Is access possible now?
The Copyright, Designs and Patents Act 1988 (c. 48) states:
42.-(1) The librarian or archivist of a prescribed library or archive may, if the prescribed conditions are complied with, make a copy from any item in the permanent collection of the library or archive-
- (a) in order to preserve or replace that item by placing the copy in its permanent collection in addition to or in place of it, or
- (b) in order to replace in the permanent collection of another prescribed library or archive an item which has been lost, destroyed or damaged, without infringing the copyright in any literary, dramatic or musical work, in any illustrations accompanying such a work or, in the case of a published edition, in the typographical arrangement.

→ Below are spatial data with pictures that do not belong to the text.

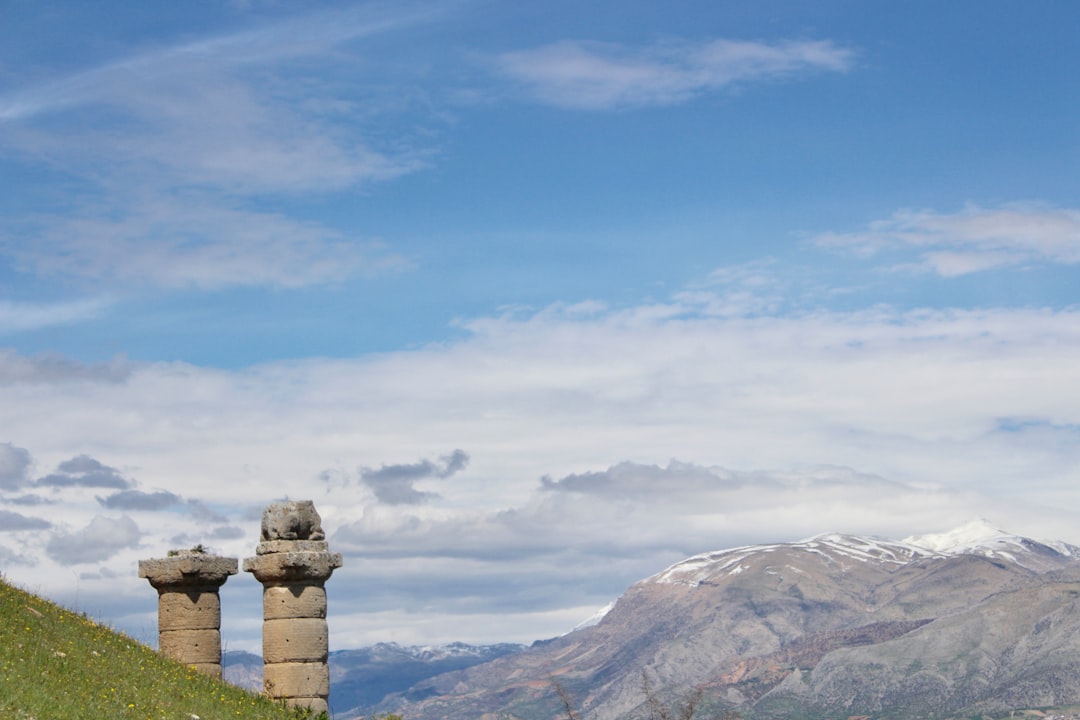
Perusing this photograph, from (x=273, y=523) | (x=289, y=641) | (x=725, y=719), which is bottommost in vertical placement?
(x=725, y=719)

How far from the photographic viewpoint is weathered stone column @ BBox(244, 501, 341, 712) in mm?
30500

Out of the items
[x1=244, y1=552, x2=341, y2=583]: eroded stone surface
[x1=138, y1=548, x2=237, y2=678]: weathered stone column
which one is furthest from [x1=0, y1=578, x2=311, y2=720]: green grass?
[x1=244, y1=552, x2=341, y2=583]: eroded stone surface

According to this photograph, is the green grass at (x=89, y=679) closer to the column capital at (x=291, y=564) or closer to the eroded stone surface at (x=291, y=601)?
the eroded stone surface at (x=291, y=601)

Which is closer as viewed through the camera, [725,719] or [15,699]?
[15,699]

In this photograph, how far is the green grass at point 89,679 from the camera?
73.5 feet

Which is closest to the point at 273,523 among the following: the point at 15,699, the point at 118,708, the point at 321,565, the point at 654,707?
the point at 321,565

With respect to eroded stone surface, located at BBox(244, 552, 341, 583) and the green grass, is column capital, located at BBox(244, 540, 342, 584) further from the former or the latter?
the green grass

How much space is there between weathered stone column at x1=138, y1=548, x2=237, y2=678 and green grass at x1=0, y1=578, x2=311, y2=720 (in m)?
0.84

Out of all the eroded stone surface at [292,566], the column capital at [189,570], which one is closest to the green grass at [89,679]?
the column capital at [189,570]

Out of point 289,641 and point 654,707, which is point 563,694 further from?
point 289,641

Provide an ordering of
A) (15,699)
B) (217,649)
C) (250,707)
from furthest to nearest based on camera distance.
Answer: (217,649) → (250,707) → (15,699)

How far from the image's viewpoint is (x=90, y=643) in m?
28.3

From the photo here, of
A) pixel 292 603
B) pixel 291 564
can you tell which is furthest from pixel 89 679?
pixel 292 603

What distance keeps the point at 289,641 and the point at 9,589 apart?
19.8ft
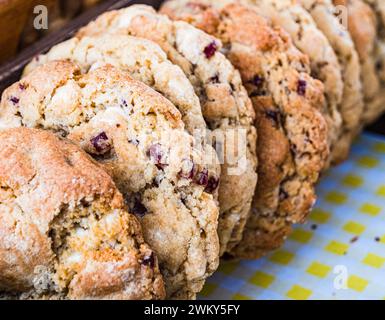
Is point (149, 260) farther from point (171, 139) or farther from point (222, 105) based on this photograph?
point (222, 105)

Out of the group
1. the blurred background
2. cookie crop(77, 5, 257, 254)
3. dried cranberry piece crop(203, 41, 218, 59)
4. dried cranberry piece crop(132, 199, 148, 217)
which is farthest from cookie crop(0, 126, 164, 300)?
the blurred background

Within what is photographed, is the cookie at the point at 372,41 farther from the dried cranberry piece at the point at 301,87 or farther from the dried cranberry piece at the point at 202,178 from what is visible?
the dried cranberry piece at the point at 202,178

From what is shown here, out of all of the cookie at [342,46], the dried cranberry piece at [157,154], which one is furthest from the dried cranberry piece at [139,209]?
the cookie at [342,46]

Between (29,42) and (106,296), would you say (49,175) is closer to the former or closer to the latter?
(106,296)

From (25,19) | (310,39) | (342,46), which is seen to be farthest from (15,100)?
(342,46)

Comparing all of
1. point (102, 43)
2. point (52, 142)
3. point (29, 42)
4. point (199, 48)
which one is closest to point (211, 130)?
point (199, 48)

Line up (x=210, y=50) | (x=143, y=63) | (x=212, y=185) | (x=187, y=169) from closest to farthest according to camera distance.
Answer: (x=187, y=169) → (x=212, y=185) → (x=143, y=63) → (x=210, y=50)
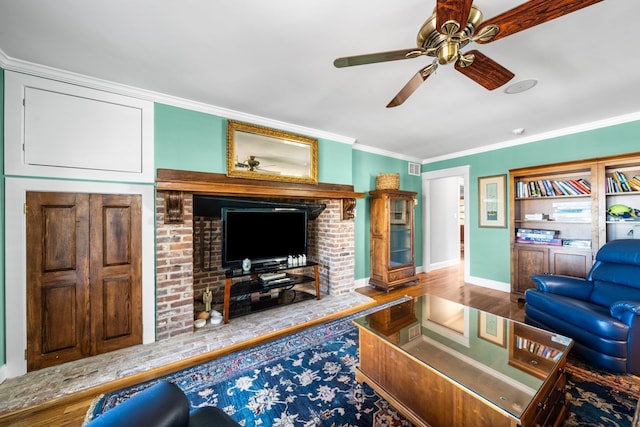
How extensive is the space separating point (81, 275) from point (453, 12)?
3.24m

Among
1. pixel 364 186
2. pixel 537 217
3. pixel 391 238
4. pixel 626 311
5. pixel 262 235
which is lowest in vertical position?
pixel 626 311

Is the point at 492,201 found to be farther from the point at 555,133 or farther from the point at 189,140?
the point at 189,140

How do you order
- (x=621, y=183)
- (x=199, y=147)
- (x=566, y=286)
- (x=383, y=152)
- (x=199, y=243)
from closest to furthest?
(x=566, y=286) < (x=199, y=147) < (x=621, y=183) < (x=199, y=243) < (x=383, y=152)

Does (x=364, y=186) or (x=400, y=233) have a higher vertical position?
(x=364, y=186)

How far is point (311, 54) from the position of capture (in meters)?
1.83

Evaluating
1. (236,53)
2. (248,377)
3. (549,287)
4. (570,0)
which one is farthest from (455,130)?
(248,377)

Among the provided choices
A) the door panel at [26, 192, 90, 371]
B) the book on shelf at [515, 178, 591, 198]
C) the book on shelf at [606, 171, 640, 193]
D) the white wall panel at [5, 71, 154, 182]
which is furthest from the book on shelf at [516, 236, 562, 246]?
the door panel at [26, 192, 90, 371]

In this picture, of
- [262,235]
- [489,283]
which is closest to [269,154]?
[262,235]

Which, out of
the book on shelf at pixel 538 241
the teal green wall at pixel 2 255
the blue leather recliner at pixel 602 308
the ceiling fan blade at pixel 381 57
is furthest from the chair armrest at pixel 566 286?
the teal green wall at pixel 2 255

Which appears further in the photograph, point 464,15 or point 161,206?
point 161,206

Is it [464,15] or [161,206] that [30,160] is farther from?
→ [464,15]

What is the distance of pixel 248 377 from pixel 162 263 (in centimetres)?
139

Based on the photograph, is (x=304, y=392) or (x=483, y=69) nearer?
(x=483, y=69)

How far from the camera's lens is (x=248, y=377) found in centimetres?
188
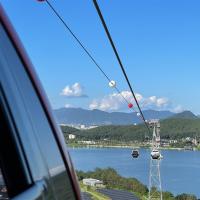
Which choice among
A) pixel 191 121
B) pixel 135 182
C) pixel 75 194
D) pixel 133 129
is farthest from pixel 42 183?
pixel 191 121

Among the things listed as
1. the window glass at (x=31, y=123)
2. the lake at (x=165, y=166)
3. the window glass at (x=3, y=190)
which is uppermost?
the window glass at (x=31, y=123)

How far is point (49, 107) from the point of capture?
3.65 ft

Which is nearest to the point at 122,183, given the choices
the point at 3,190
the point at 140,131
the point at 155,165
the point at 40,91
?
the point at 155,165

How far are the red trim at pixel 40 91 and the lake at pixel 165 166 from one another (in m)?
41.3

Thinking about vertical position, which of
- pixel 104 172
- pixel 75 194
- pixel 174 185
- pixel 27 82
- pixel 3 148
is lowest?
pixel 174 185

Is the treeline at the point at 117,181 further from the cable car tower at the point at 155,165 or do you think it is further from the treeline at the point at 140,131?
the treeline at the point at 140,131

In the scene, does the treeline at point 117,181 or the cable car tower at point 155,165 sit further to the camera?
the treeline at point 117,181

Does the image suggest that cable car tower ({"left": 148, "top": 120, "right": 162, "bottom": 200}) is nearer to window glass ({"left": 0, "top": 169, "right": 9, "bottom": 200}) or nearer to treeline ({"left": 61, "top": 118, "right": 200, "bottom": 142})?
window glass ({"left": 0, "top": 169, "right": 9, "bottom": 200})

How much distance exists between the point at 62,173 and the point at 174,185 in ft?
198

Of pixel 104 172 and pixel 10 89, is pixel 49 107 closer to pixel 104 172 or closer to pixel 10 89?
pixel 10 89

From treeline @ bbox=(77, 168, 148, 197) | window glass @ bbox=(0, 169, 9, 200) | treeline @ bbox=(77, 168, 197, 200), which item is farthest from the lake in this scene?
window glass @ bbox=(0, 169, 9, 200)

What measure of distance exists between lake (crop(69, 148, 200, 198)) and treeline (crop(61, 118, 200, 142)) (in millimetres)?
2633

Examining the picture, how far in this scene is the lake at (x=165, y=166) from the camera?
191ft

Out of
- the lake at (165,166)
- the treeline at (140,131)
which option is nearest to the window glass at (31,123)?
the lake at (165,166)
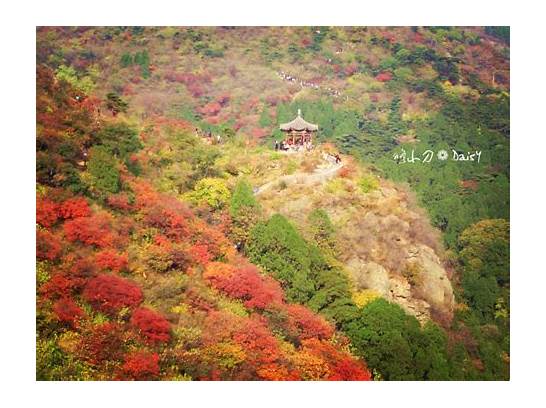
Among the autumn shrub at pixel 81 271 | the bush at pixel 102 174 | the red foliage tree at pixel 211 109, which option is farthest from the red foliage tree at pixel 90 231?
the red foliage tree at pixel 211 109

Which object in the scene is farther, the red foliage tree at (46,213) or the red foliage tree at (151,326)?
the red foliage tree at (46,213)

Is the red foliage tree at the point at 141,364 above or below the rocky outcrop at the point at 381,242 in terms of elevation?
below

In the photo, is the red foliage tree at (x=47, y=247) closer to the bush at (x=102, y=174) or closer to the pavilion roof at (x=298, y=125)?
the bush at (x=102, y=174)

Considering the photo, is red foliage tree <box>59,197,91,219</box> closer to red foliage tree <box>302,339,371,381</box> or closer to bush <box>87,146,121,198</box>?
bush <box>87,146,121,198</box>

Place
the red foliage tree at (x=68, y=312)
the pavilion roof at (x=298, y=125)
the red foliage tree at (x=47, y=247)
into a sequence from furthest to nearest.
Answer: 1. the pavilion roof at (x=298, y=125)
2. the red foliage tree at (x=47, y=247)
3. the red foliage tree at (x=68, y=312)

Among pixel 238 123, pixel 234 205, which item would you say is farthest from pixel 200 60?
pixel 234 205

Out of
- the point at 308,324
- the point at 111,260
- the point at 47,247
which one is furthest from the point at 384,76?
the point at 47,247

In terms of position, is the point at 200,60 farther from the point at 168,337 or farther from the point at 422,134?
the point at 168,337
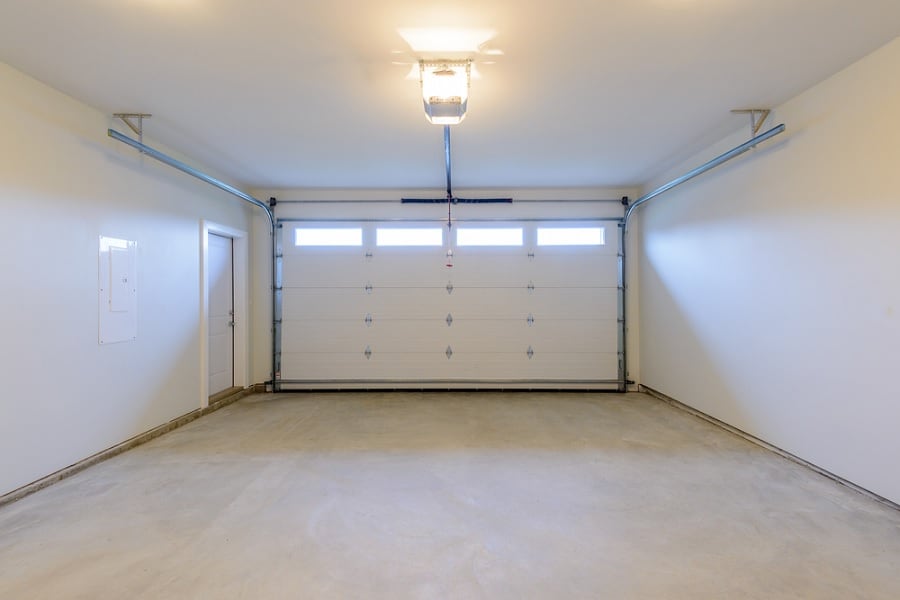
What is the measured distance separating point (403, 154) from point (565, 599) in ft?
12.4

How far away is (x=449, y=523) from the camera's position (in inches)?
85.1

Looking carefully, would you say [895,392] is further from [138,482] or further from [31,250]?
[31,250]

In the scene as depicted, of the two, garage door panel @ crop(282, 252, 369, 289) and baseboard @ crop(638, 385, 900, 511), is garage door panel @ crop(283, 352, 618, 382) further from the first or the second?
garage door panel @ crop(282, 252, 369, 289)

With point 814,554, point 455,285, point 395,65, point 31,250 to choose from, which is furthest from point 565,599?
point 455,285

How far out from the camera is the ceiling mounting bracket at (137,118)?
123 inches

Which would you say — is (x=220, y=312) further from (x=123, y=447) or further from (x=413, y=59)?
(x=413, y=59)

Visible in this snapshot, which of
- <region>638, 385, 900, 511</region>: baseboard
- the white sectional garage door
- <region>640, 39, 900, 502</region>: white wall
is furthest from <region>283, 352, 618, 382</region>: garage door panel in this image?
<region>640, 39, 900, 502</region>: white wall

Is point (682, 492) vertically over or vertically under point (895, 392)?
under

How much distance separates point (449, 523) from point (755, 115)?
3.86m

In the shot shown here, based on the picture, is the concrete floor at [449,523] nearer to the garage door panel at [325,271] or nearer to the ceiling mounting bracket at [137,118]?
the garage door panel at [325,271]

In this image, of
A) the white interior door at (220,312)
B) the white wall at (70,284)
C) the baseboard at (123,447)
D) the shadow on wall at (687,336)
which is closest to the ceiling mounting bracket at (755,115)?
the shadow on wall at (687,336)

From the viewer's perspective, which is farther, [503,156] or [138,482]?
[503,156]

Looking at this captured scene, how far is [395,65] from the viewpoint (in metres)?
2.51

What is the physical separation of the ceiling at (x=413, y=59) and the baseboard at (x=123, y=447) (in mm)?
2620
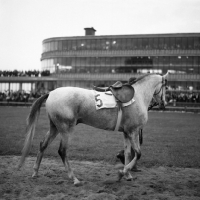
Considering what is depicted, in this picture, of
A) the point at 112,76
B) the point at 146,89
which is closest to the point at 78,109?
the point at 146,89

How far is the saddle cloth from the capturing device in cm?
582

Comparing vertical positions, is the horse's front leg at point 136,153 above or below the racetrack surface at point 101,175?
above

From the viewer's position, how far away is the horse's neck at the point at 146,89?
20.7 ft

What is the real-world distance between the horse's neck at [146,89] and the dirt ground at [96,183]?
6.14ft

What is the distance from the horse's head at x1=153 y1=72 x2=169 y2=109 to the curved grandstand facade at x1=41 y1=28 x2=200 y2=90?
41.8 m

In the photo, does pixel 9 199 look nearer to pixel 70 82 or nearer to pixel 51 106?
pixel 51 106

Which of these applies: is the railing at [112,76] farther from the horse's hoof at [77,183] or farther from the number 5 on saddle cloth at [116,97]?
the horse's hoof at [77,183]

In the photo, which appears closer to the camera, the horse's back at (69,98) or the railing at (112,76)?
the horse's back at (69,98)

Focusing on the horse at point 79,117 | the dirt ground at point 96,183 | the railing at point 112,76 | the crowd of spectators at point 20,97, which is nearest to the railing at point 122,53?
the railing at point 112,76

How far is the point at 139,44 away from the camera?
49500mm

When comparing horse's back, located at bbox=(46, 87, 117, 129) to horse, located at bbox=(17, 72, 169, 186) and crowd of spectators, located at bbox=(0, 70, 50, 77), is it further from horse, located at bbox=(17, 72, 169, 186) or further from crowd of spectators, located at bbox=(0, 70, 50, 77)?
crowd of spectators, located at bbox=(0, 70, 50, 77)

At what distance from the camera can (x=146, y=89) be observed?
645 centimetres

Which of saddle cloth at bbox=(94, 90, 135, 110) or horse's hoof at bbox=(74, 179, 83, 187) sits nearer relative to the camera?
horse's hoof at bbox=(74, 179, 83, 187)

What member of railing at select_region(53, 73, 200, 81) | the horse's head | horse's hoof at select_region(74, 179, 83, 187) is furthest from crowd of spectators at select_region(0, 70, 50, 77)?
horse's hoof at select_region(74, 179, 83, 187)
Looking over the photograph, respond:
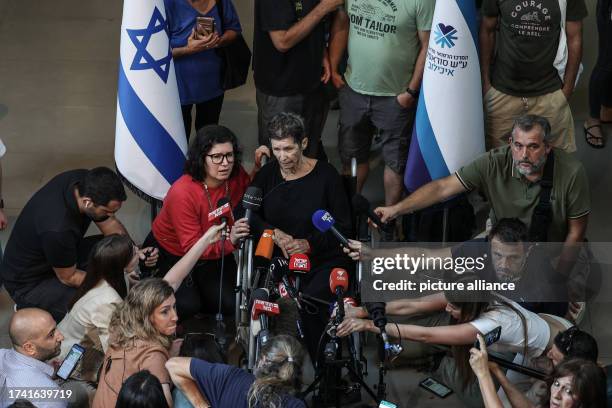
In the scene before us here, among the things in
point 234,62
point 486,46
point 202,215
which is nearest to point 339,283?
point 202,215

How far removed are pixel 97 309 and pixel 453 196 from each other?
213 centimetres

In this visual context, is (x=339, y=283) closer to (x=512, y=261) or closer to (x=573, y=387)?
(x=512, y=261)

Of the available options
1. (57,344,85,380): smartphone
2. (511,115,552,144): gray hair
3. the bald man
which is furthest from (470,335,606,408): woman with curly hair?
the bald man

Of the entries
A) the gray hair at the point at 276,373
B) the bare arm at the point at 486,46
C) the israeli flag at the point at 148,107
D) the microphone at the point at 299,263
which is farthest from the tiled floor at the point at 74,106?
the gray hair at the point at 276,373

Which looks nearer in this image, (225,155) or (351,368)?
(351,368)

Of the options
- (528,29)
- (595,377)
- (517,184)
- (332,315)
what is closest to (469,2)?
(528,29)

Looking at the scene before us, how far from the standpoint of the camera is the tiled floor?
743 centimetres

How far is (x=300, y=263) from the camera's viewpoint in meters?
5.50

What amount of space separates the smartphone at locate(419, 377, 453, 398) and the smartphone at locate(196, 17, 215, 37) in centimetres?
250

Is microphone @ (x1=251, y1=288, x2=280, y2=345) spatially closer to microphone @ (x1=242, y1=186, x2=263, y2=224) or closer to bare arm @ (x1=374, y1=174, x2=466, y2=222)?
microphone @ (x1=242, y1=186, x2=263, y2=224)

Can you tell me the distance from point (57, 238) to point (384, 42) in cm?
220

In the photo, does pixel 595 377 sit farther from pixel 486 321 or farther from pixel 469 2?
pixel 469 2

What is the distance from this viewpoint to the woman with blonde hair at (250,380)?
4609mm

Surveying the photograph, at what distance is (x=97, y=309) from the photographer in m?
5.46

(2) The prescribed conditions shall include provision for restricting the making of copies to cases where it is not reasonably practicable to purchase a copy of the item in question to fulfil that purpose.
This suggests that access may be provided to BBC Domesday running under emulation if:
- The original discs are owned by the provider
- Only one use at a time is made per original set of Domesday discs
- BBC Domesday running under emulation on a modern computer constitutes a copy not a new version of BBC Domesday.
CAMiLEON argues that there is a strong case to support the assertion that the CAMiLEON emulation of BBC Domesday represents a copy and not a new version of the object.